Mood: :neutral:

Last night I figured out something else Mellissa neglected to inform me about the first affair. Not a lie so much as a lie of omission. I was angry again, and called Alex directly to explain that if he answered my questions truthfully there would be no further business between us. He did (I used some control questions that I already knew the answers for), and I thanked him and wished him well.

I spoke to Mellissa later and explained that because I was in the dark for so long and because of the way my mind approaches problems (which makes me ideal as a software tester), I needed to know everything she had not yet told me. She did so, and I don’t think there are any more secrets left.

We also performed a “post mortem” of our time together, finally really discussing all the things that drove her away. There were MANY times where something would happen and I would do or say something that she would misconstrue, but she would not discuss how she felt with me, so it festered in her heart. For example, when my mother was diagnosed with Huntingdon’s and there was a chance I had it as well, I told her that if I had it then we were not going to have kids. What she heard was me saying, “I now have a reason to not have kids” and she hated me for it. What I had meant was that I didn’t want any chance of passing the Huntingdon’s gene on to my kids…that would have been irresponsible.

These misunderstandings peppered our relationship. If she had only discussed her feelings with me instead of jumping to conclusions we might have been able to avoid this end, but dwelling in the past is no way to live your life, so we have taken these life lessons to heart so we can improve our present and possible future. She is already making sure to not jump to conclusions with Jake, and I’m glad.

However, half of the blame was mine. My anger and emotional withdrawal made it all worse.
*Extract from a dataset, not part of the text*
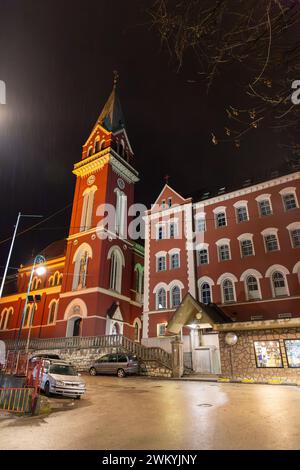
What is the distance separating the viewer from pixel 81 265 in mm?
33531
I have turned my life around and will NEVER scream at my kids again. My primary concern is their wellbeing, and Mellissa’s mental health directly affects that. The time for casting aspersions is over, and we need to make sure our children thrive in their new life. I still have great respect for Mellissa’s parenting skills. She was meant to have children, and taking proper care of those children seems as natural to her as breathing. I understand Jake has stepped up to care for them as well, and that’s a good sign. I hope they make it work, if only so that Mellissa can know she made the right choice, if not the right choice of timing.